Did he kill his nephew or have him killed? Well, yeah. Probably. I mean, kings throughout history, all over the world are total arseholes. If you want to be the next king, a little family purge is pretty standard practice. He treated his prisoners badly. He wiped out people in Wales, Ireland and Scotland who did no more to him than attempt to stand up for themselves. It’s unacceptable behaviour for a human. But if we’re judging John’s kingship – even in moral terms – in comparison with other kings then we can’t hold a little parricide, ethnocide and populicide against John.
So was he “bad” as in evil? Yes but no worse than many of his predecessors and successors and not as bad as the worst of them. Was he “bad” as in incompetent? Yes in some ways but he had plenty of victories under his belt, he attempted to rule and reform his kingdom which is by no means a given for the kings of England (see Richard I).
John’s reputation is rated harshly because the narrative of his reign comes down to us through men who were John’s enemies or had reasons to slander him (like Matthew Paris, the English monk who was a fan of Cardinal Stephen Langton, leader of the rebellion against John. Paris also saw John as an enemy of the church, unlike his pious son Henry III who Paris sought to big up by contrasting his dad’s unholy disregard for Church authority).
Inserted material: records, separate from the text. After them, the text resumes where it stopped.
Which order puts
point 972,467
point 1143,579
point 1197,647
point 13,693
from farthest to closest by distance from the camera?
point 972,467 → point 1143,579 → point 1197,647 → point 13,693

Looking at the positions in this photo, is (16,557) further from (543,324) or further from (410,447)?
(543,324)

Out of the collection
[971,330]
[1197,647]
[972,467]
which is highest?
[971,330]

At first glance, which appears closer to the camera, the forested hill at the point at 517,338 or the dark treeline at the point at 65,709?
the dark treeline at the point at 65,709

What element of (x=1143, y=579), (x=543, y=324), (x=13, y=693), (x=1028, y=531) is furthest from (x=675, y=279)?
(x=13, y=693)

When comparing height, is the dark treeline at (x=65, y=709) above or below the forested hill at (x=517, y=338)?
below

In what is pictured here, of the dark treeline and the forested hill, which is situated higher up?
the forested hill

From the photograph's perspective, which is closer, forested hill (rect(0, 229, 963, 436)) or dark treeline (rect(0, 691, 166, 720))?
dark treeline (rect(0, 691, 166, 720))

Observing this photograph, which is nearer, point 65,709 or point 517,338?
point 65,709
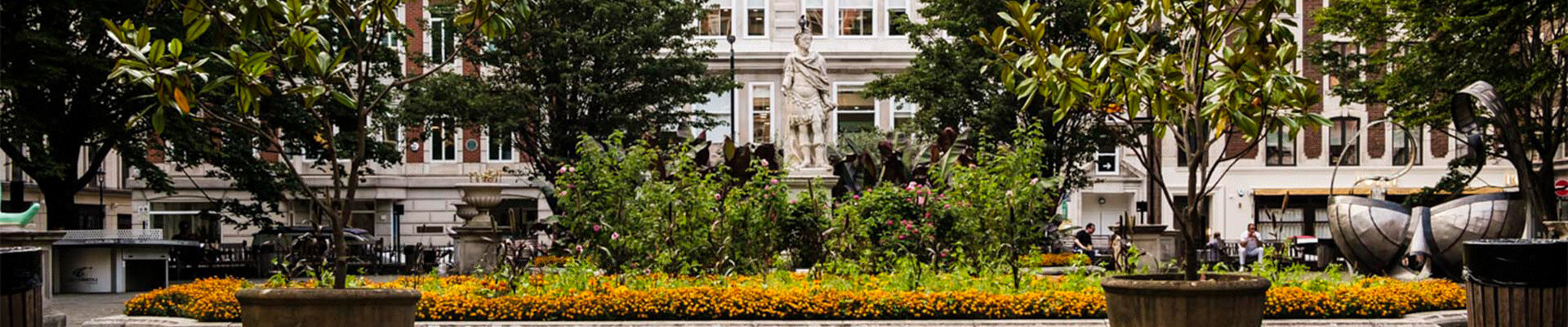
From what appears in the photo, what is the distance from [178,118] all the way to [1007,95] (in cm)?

Paris’ history was hugely influential despite being full of crap, if for no reason other than there are so few narrative sources for his reign. Since then, confirmation bias by historians, plus the fetishisation of the Magna Carta has led to the popular image of John as a corrupt, mad, violent, useless monster or a cowardly weakling.
He had serious personality issues but I don’t think he was bad, exactly. I think we should remember “Bad” King John as “Below Average Neurotic” King John.
Phew, thank goodness for some Realgeschichte.